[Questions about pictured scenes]
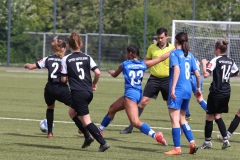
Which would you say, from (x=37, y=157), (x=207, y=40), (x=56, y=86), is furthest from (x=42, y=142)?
(x=207, y=40)

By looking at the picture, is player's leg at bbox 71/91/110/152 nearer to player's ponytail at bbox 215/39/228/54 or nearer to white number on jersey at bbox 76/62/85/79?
white number on jersey at bbox 76/62/85/79

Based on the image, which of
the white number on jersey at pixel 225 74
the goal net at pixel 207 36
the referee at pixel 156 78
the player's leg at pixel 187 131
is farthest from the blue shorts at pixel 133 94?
the goal net at pixel 207 36

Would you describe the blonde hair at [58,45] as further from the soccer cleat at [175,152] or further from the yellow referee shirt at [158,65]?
the soccer cleat at [175,152]

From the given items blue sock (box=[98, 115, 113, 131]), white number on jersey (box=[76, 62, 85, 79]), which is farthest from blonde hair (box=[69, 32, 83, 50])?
blue sock (box=[98, 115, 113, 131])

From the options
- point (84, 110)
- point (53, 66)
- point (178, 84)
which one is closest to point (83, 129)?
point (84, 110)

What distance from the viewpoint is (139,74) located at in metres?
11.2

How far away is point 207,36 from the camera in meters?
33.8

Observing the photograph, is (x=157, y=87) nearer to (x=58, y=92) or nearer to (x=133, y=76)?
(x=58, y=92)

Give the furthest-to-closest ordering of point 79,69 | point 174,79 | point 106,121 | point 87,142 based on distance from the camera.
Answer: point 106,121
point 87,142
point 79,69
point 174,79

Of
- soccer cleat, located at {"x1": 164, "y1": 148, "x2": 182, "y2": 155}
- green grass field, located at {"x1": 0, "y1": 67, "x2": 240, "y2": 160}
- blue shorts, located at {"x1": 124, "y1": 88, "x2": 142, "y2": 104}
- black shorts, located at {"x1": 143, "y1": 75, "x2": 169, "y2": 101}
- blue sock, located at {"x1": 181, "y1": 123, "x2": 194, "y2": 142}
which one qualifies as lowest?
green grass field, located at {"x1": 0, "y1": 67, "x2": 240, "y2": 160}

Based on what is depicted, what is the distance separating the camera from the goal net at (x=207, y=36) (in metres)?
32.2

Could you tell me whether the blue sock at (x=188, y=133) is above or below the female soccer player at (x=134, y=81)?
below

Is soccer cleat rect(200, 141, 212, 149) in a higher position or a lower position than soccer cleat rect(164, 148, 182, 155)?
lower

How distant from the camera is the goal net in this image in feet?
106
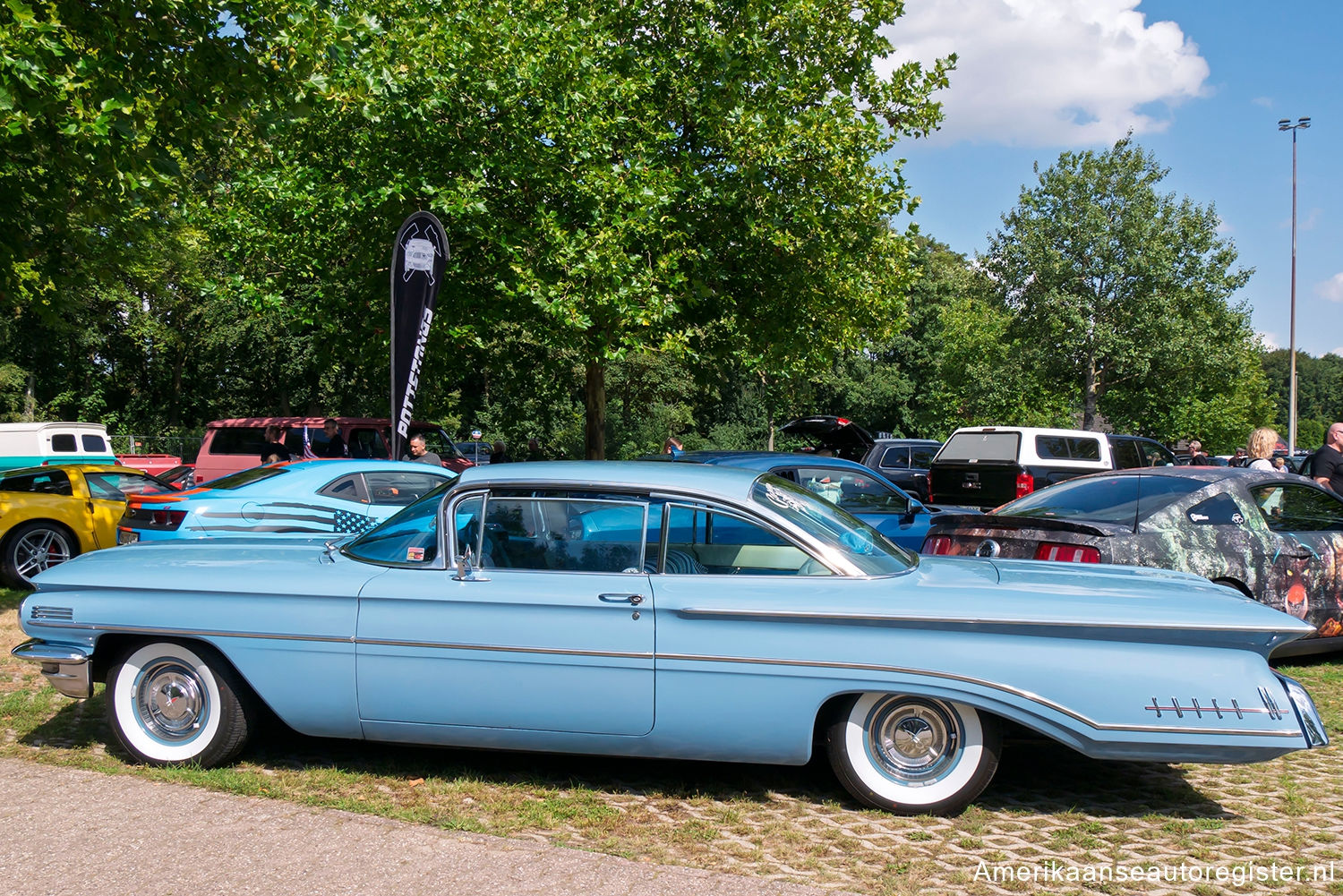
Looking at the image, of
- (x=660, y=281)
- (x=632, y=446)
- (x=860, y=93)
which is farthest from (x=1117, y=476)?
(x=632, y=446)

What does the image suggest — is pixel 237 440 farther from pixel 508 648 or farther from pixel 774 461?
pixel 508 648

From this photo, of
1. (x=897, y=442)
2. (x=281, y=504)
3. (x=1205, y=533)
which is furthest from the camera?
(x=897, y=442)

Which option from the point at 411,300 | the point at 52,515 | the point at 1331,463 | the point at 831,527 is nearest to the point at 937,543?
the point at 831,527

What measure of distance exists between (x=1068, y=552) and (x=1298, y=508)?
226 cm

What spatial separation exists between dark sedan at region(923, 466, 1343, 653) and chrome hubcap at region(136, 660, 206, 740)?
4808 mm

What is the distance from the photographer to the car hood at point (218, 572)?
15.7ft

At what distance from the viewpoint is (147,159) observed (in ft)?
30.9

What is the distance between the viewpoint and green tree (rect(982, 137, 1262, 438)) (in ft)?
111

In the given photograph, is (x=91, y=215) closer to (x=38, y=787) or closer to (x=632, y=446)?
(x=38, y=787)

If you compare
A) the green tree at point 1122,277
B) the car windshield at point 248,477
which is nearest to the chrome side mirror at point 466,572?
the car windshield at point 248,477

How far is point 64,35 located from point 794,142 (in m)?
9.80

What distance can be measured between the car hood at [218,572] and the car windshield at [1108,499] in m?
4.83

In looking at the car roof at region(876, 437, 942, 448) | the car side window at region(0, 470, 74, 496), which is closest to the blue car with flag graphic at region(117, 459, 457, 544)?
the car side window at region(0, 470, 74, 496)

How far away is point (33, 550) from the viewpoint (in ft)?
36.6
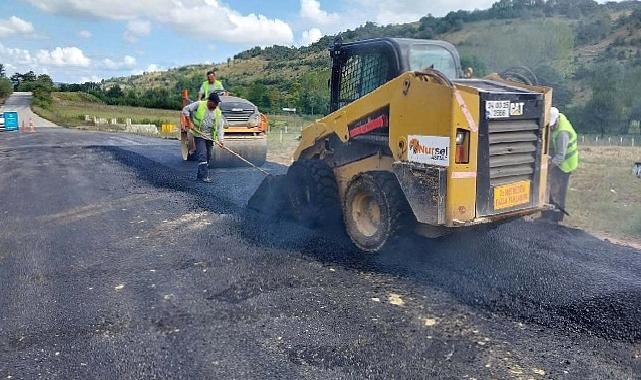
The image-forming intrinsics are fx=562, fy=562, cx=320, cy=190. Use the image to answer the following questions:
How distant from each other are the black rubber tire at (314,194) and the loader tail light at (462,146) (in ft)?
6.18

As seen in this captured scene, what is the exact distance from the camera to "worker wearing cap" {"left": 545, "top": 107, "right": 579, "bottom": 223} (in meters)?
6.38

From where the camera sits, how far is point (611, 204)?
842 centimetres

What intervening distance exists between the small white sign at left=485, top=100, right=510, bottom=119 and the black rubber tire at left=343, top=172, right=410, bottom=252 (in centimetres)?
107

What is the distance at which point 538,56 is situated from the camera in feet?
75.1

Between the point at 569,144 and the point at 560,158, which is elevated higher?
the point at 569,144

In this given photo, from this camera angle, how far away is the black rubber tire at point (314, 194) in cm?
625

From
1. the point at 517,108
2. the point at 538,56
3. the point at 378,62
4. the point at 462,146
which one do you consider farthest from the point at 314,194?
the point at 538,56

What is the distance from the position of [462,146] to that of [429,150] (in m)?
0.27

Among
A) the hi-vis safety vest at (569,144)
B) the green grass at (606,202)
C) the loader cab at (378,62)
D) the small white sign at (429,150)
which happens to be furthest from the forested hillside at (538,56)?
the small white sign at (429,150)

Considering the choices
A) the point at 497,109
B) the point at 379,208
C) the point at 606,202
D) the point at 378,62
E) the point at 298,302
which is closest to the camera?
the point at 298,302

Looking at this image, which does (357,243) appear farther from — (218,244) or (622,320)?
(622,320)

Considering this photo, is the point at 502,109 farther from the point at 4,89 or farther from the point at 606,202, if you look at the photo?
the point at 4,89

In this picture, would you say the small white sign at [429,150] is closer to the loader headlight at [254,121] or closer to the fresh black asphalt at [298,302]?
the fresh black asphalt at [298,302]

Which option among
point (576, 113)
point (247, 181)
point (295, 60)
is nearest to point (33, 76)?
point (295, 60)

◆ **TASK OBJECTIVE**: Find the line containing "Considering the choices". Reproduce it exactly, along with every line after it through the last.

◆ **CORRECT OUTPUT**:
Considering the choices
A) the point at 497,109
B) the point at 379,208
C) the point at 606,202
D) the point at 378,62
E) the point at 298,302
which is closest to the camera?
the point at 298,302

Looking at this image, which does (357,243) appear farther from — (218,244) or (622,320)?
(622,320)

Considering this photo, is the point at 502,109 farther from the point at 4,89 or farther from the point at 606,202, if you look at the photo?
the point at 4,89

In this picture, would you say the small white sign at [429,150] is closer to the loader headlight at [254,121] or closer to the fresh black asphalt at [298,302]?
the fresh black asphalt at [298,302]

Which option among
point (576, 113)
point (247, 181)
point (295, 60)
is nearest to point (33, 76)?
point (295, 60)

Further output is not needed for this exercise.